District 15’s Free Breakfast Program Serving Up Success
Students eat up the pilot program ‘Breakfast in the Classroom,’ offering free breakfast to all of the students at Jane Addams School.
Every morning the classrooms at Jane Addams School are turned into mini cafeterias, giving all of the students the opportunity to eat the most important meal of the day.
A breakfast made up of skim milk, reduced-sugar cereal, juice and a whole-grain snack is offered at no cost to any and all of the students, roughly 800 kids at Jane Addams at every school day.
Part of the Palatine Township Elementary School District 15’s universal free breakfast pilot program, the food is available in the classroom for a 15-minute period before the first bell rings at 7:55 a.m.
District 15 launched the pilot program, ‘Breakfast in the Classroom’ at Jane Addams on Wednesday, Aug. 29.
“We’re bringing breakfast to the students,” District 15 School Nutrition Services Director Bobbie Desprat said, “It’s a wonderful way to get kids to eat.”
In its first week ‘Breakfast in the Classroom' fed 500 students, more than 60-percent of the K-6 school each day. According to Desprat, that's a 500-percent increase from the number of kids who ate breakfast in the cafeteria at Jane Addams last year.
“All of the studies show students who eat breakfast perform better in school,” said Desprat. The bottom line is, breakfast is beneficial to students, Desprat said, “It increases cognitive function, kids pay attention more, and retain more information.”
According to Desprat and the school’s staff, the benefits of ‘Breakfast in the Classroom’ were seen right away. “From the first day we noticed it was a lot quieter in the classrooms,” Desprat said, “The kids who want breakfast eat and the children who don’t read, work on homework, or catch up with their classmates.”
The universal free breakfast program, pushed by the USDA is said to improve grades, increase attendance, reduce tardiness and cut down on the number of trips to the nurse’s office in the morning.
“It’s a win-win,” Desprat said ‘Breakfast in the Classroom’ gives students a chance to get to class, settle in and fuel up for the day. “It becomes part of the instructional process in class,” said Desprat.
Eager to expand the 'Breakfast in the Classroom' program to other schools in the district, Desprat said it's still too early to say when or if that will happen. The district plans to monitor the program and tweak it as they go. Desprat said, "My assumption is it will evolve as it goes and then we can see if other schools or principals are interested."
According to Desprat, the pilot program does not cost taxpayers any money on the local level. “It’s self-supporting, self-sufficient,” Desprat said, “We would not take money from the education fund.” The federal government reimburses the district for every free and reduced price meal served. Money from the government and money spent in the school’s cafeteria on à la carte items and second lunches fund ‘Breakfast in the Classroom.’
The district specifically chose Jane Addams School for the pilot program, “It was the best fit, the obvious choice,” said Desprat.

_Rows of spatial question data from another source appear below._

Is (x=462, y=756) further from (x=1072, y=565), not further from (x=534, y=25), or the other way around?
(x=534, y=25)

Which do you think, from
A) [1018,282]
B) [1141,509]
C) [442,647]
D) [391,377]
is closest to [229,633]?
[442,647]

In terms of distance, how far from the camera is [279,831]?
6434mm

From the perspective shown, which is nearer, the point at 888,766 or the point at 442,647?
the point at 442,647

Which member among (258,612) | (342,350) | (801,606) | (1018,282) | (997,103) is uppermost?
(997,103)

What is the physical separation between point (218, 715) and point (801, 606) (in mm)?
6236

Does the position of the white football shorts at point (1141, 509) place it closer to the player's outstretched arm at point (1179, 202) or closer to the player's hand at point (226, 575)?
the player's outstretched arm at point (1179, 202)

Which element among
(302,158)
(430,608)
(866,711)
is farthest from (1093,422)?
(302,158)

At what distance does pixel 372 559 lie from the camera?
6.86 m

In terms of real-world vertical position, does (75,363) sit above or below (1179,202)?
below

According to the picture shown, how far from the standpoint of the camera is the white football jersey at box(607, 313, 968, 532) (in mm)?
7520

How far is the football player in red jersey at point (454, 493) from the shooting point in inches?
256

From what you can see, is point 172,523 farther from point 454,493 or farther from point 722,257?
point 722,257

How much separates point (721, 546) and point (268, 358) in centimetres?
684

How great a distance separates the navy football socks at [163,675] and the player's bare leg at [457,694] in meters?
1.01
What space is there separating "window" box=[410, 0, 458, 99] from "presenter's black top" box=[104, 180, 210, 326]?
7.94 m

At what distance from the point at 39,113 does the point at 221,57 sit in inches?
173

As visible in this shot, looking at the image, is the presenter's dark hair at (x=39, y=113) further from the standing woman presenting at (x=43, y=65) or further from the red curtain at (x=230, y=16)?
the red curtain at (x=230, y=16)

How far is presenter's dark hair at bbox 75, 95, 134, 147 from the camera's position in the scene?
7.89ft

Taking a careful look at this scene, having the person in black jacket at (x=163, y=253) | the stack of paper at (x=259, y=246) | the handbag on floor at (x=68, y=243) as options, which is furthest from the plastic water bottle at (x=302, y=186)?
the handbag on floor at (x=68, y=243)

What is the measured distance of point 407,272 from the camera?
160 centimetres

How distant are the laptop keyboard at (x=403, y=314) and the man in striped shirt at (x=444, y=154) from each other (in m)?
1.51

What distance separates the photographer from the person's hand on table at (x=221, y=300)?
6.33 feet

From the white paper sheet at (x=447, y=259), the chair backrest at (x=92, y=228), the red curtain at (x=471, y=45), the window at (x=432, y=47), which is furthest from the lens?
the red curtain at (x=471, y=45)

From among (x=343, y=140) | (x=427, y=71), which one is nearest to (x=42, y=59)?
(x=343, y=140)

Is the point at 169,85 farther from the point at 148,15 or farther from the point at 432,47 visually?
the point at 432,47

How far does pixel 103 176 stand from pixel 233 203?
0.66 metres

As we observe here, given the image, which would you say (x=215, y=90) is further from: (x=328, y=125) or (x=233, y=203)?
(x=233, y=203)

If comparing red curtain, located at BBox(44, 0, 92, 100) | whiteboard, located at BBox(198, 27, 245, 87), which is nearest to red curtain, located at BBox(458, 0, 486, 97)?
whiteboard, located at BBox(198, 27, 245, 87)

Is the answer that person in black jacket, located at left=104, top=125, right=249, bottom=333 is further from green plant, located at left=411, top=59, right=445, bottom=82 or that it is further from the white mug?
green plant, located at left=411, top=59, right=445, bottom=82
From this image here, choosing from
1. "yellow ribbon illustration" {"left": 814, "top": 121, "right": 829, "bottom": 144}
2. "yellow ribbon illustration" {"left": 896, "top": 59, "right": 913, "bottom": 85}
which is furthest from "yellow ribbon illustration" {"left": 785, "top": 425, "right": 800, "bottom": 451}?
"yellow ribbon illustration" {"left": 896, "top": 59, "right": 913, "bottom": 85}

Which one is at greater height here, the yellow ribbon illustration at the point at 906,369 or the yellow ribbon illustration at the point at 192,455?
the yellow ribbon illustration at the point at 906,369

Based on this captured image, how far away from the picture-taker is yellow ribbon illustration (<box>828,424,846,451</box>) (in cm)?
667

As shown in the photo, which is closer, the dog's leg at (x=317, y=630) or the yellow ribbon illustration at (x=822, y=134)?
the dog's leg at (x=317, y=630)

According to Jane Addams’ 2011 state report card, 59-percent of the school’s students come from low-income families, that’s nearly almost double District 15’s average of 31.9-percent.

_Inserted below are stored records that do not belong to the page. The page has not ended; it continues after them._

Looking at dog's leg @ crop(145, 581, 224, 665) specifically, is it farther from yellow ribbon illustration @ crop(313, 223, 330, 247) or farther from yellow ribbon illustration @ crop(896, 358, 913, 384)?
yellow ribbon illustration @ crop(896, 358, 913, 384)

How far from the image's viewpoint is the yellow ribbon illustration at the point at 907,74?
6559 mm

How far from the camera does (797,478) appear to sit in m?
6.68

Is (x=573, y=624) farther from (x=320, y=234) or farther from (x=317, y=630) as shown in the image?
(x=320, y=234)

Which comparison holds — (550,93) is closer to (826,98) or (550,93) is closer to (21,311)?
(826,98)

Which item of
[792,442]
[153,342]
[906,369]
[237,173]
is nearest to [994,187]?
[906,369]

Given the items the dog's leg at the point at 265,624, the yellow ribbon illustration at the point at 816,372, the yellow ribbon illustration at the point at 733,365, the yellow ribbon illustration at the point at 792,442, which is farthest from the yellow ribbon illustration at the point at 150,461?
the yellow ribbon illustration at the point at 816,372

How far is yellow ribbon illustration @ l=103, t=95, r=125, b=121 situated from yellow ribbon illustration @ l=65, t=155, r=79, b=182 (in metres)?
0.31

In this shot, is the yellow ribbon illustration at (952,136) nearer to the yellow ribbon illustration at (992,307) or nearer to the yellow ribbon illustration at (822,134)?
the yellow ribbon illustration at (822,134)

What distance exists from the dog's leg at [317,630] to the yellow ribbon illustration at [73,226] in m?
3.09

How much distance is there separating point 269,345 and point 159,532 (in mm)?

With the highest level of poverty in the district, Jane Addams is also the only school that is accustomed to eating in the classrooms.
For the third year in a row, Jane Addams received a grant for the fresh fruit and vegetable program, providing students with a mid-afternoon snack twice a week. With students, teachers and staff already familiar with the process of eating in the classroom, Desprat said Jane Addams was “the perfect choice.”
Traditional free and reduced-price breakfast programs that used to be offered at Jane Addams are currently available at other District 15 schools but only to student who meet the federal guidelines. With the traditional National School Lunch and School Breakfast program, students from families at or below 130-percent of the poverty level qualify for free meals and student at or below 185-percent qualify for reduced-price meals.
The pilot program at Jane Addams is different because the free breakfast is available without restrictions, to all students and instead of having to make a trip to the cafeteria in the morning; breakfast food is available inside the classroom.